Again the oddly expressive face had changed completely. Her scarlet
lips--those vividly red lips which go with an opaque white skin--were
instantly parted with genuine terror. Her eyes looked soft and shining,
full of tender feminine kindness and sympathy. Down she went on her
knees beside him, asking anxiously:
"Are you hurt? Oh, I know your wrist is hurt!"
Max gave her a glance, the result of which was that he began to feel
more afraid of her than of the locked door. About this strange, almost
uncannily beautiful child of the riverside slum there was a fascination
which appealed to him more and more. The longer he looked at the wide,
light-blue eyes, listened to the hoarse but moving voice, the more
valiantly he had to struggle against the spell which he felt her to be
casting upon him.
"I've strained my wrist a little, I think. Nothing to matter," said he.
But as he moved he found that the wrist gave him pain. He got up from
the floor, and stood with his left hand clasping the injured right
wrist, not so eager as before to make his escape.
"Why don't you let me out?" he asked at last, sharply, with an effort.

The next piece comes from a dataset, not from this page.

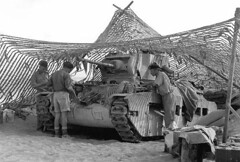 """British tank Matilda camouflaged • <a style=""""font-size:0.8em;"""" href=""""http://www.flickr.com/photos/81723459@N04/13737376704/"""" target=""""_blank"""">View on Flickr</a>"""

The girl looked at him with yet a new expression on her mobile face--an
expression of desperation.
"Because I couldn't bear it any longer," she whispered. And as she spoke
her eyes wandered round the bare walls and rested for a moment on the
inner door. "Because when you've been all alone in the cold, without any
food, without any one to speak to for two days and two nights, you feel
you must speak to some one, whatever comes of it. If I'd had to wait out
there, listening, listening, for another night, I should have been mad,
raving mad in the morning."
"But I don't understand it at all," said Max, again inclining to belief
in the girl's story, impressed by her passionate earnestness. "Where has
your grandmother gone to? Why didn't she take you with her? Can't you
tell me the whole story?"
The girl looked at him curiously.
"Just now you only thought of getting away."
"I don't care to be detained by lock and key, certainly," said Max. "But
if you will unlock the door, I am quite ready to wait here until you
have unburdened your mind, if you want to do that."
She looked at him doubtfully.
"That's a promise, mind," said she at last. "And it's a promise you
wouldn't mind giving, I think, if you believed in half I've gone
through."
She took a key from her pocket, unlocked the outer door and set it ajar.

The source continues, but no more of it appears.